Estábamos patinando y vimos un plástico en la azotea de enfrente. Se movía como una bandera que hubiese dejado de creer en sí misma, incapaz de representar a ninguna patria. Nos hizo parar y levantar la vista hacia arriba, quizá para inspeccionar sus evoluciones o como los que esperan en una acera que alguien se deje caer al vacío: con espanto y una alegría difícil de confesar, la de no ser nosotros, no ser yo el que está allí dudando si dejarse vencer por la gravedad y acabar. Pero los plásticos no se suicidan. No hacen nada, como mucho reflejar el sol, jugar a cuerpos extraños que se bambolean, que se dejan zarandear por las circunstancias. Alba se puso delante. Iba con el casco y los patines en línea. Levantó una mano e hizo visera con ella para verlo. Mireia estaba detrás con su patinete rosa y sin casco. El último era yo, con otro patín, blanco, suave, de ruedas anchas que hacen que cualquier suelo parezca cremoso y amortiguado, que me ayudan a pensarme como un ser ligero y tan joven que casi no tiene memoria de sus actos o de que existiera un día llamado ayer. Entre nosotros se colaba el viento. Un espectador más. El insidioso. El que comenta la jugada con chistes esperados y haciendo que nuestras manos buscasen refugio en algún bolsillo. Es extraño ver un plástico en lo alto de un edificio y preguntarse qué haría allí, qué función cumpliría, ¿sería una señal? ¿su misión se reduciría a hacernos pensar en alguna pequeña verdad escondida? La belleza es un ideal romántico que vive preso en un museo. La belleza le pertenece a algún banco. Nosotros nos conformamos con los accidentes que nos salen al camino. Nadie (ninguno de esos bancos) imprimiría en una tarjeta: plástico en azotea, 2011, anónimo. Por eso estábamos allí, clavados, fuera del poder del mundo, entregados a la contemplación gratuita. Un padre con sus dos hijas fuera de horario lectivo pero asistiendo a una clase de estética mundana. Los domingos vienen con regalos raros. Son familiares inoportunos que de repente posan el dedo en el timbre y hacen que contengamos la respiración.

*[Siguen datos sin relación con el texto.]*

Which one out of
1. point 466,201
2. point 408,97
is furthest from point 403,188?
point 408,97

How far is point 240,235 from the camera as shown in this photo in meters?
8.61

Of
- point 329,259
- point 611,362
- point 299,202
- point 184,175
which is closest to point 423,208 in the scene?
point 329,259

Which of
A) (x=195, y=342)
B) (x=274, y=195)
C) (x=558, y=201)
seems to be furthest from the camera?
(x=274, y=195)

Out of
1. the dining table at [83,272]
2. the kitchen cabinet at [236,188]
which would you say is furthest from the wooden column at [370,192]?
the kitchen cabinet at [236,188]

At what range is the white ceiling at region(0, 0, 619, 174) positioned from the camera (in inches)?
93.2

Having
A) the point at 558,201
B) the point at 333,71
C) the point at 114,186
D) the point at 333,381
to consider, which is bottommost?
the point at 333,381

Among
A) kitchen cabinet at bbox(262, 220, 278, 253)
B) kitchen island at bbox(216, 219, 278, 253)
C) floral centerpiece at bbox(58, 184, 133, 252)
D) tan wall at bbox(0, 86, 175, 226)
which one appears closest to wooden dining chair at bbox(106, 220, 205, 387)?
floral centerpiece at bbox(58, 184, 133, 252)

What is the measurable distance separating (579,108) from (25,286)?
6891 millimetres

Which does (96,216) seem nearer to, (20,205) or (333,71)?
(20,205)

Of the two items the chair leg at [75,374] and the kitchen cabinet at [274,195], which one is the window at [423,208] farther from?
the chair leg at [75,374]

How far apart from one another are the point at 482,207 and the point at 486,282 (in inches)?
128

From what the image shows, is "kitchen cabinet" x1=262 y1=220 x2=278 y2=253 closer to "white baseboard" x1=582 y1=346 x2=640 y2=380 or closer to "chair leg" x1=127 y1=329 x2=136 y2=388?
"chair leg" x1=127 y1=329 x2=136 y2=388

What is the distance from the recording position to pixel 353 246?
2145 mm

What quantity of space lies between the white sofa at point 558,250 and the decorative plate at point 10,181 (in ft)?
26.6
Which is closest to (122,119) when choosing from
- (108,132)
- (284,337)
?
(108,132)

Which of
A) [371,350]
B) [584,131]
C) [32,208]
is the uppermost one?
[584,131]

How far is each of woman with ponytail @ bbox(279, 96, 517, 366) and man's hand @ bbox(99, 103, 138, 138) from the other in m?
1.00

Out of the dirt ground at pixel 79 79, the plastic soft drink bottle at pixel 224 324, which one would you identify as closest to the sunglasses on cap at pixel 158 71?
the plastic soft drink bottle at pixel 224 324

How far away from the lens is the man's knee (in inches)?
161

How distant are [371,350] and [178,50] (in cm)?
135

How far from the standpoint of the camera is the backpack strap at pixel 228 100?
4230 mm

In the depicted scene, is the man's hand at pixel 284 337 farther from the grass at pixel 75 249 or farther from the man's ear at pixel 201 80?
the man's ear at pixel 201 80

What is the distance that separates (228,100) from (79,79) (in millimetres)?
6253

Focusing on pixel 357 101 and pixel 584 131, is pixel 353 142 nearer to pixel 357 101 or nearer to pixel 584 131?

Después seguimos patinando. Mireia quiso jugar al escondite. De vez en cuando preguntábamos por el plástico y nos deteníamos en el mismo sitio para averiguar si el milagro persistía. Pero alguien debió retirarlo. Quizá el dueño de la casa salió alertado por el ruido. Quizá simplemente salió volando hacia otro lugar. En su vacío se colocó otro trozo de cielo aun más intenso que los otros. Quizá así el orden natural quiso reestablecer la normalidad y poner punto y final a una alucinación, a un error, a una tontería que por un momento alteró el equilibrio de las esferas de nuestro mundo de juguete.